Note on structure: pitchspace/ is the pitch type system. paradigms/western_tertian/ is the harmony paradigm that uses pitchspace types, registers DuckDB views and UDFs, and extends FlexohrProtocol with root(), bass(), chord_quality, etc. The core FlexohrProtocol knows only about components, references, body, properties, and iteration — no pitch-specific concepts.

Note on errors: The errors/ package provides the base error hierarchy. Each paradigm module registers its own warnings and errors there. Codecs use the validators defined by their paradigm.

Dependency Flow

core (Component, OHR, FlexohrProtocol, validators, transformations — paradigm-independent)
  → types (FancyStrEnum, core enums — abstract base)
    → errors (base error hierarchy)

******

● What you need to do
A - Reproduce the package structure notes starting at "Note on errors: The" and ending at "by their paradigm.".
B - Please carry on with the package structure notes from the point where they stop.
The package structure notes alone are enough; the records aren't needed.

******

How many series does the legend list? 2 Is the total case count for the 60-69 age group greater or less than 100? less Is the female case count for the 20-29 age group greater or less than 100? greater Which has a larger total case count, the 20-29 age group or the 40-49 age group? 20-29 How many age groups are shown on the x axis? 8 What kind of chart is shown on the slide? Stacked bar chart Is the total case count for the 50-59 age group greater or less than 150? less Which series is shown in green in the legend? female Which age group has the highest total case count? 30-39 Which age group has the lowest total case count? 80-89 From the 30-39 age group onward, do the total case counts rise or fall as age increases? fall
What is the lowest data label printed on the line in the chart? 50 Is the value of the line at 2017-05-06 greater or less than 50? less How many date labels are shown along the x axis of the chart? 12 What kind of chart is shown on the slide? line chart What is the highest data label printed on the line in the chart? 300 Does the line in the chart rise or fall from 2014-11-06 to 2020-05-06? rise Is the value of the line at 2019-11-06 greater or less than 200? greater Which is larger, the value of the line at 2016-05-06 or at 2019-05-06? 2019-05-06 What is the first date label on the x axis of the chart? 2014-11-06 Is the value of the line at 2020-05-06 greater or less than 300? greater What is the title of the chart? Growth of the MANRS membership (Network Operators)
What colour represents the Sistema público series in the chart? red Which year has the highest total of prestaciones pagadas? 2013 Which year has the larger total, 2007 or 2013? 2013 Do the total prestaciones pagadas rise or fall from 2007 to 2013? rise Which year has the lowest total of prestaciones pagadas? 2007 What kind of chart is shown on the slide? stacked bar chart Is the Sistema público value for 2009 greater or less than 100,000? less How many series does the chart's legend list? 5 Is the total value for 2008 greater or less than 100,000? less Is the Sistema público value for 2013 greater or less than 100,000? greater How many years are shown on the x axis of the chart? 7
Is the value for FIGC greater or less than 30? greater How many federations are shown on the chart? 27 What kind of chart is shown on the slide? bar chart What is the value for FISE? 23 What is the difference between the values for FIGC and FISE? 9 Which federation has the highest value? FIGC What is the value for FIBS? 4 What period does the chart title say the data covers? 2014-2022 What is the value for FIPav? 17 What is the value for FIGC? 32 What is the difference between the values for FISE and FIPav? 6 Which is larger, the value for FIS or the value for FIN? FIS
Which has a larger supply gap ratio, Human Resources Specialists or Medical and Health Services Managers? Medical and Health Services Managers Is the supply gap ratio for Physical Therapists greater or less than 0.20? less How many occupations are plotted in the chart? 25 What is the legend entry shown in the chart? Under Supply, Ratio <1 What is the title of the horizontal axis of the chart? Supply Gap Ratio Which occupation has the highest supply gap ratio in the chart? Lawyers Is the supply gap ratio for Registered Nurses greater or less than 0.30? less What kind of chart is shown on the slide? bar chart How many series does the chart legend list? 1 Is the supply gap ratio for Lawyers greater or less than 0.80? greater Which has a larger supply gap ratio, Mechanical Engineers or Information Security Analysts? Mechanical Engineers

******

● Expected responses
A -
Note on errors: The errors/ package provides the base error hierarchy. Each paradigm module registers its own warnings and errors there. Codecs use the validators defined by their paradigm.

B -
    → storage (flatten: OHR → rows, udfs: DuckDB UDF registration)
      → core/collection (OHRCollection: five tables + DuckDB, auto-registration)
        → core/ohrview (cached proxy into collection)
        → core/pattern + core/compiler (OHRPattern → SQL)
    → arrow (ExtensionTypes, Fields)
      → io (schema, Parquet)
    → core/transformations (Transformation ABC + hierarchy, serialized to edges table)
  → pitchspace (pitch type system — stable, no deps outside core)
    → storage/udfs (registers SPC, SIC, EP, spc_to_semitones, etc.)
  → paradigms/
      western_tertian (uses pitchspace types)
        → types (ChordQuality, ToneFunction, etc. — registered into core types)
        → validators, transformations (paradigm-specific, mixin with core)
        → core/collection (registers paradigm-specific DuckDB views)
        → codecs (DCML, RomanText, FlexOHR native)
          → io (PitchArraySpec, convenience columns)
      tonfeld (uses pitchspace types)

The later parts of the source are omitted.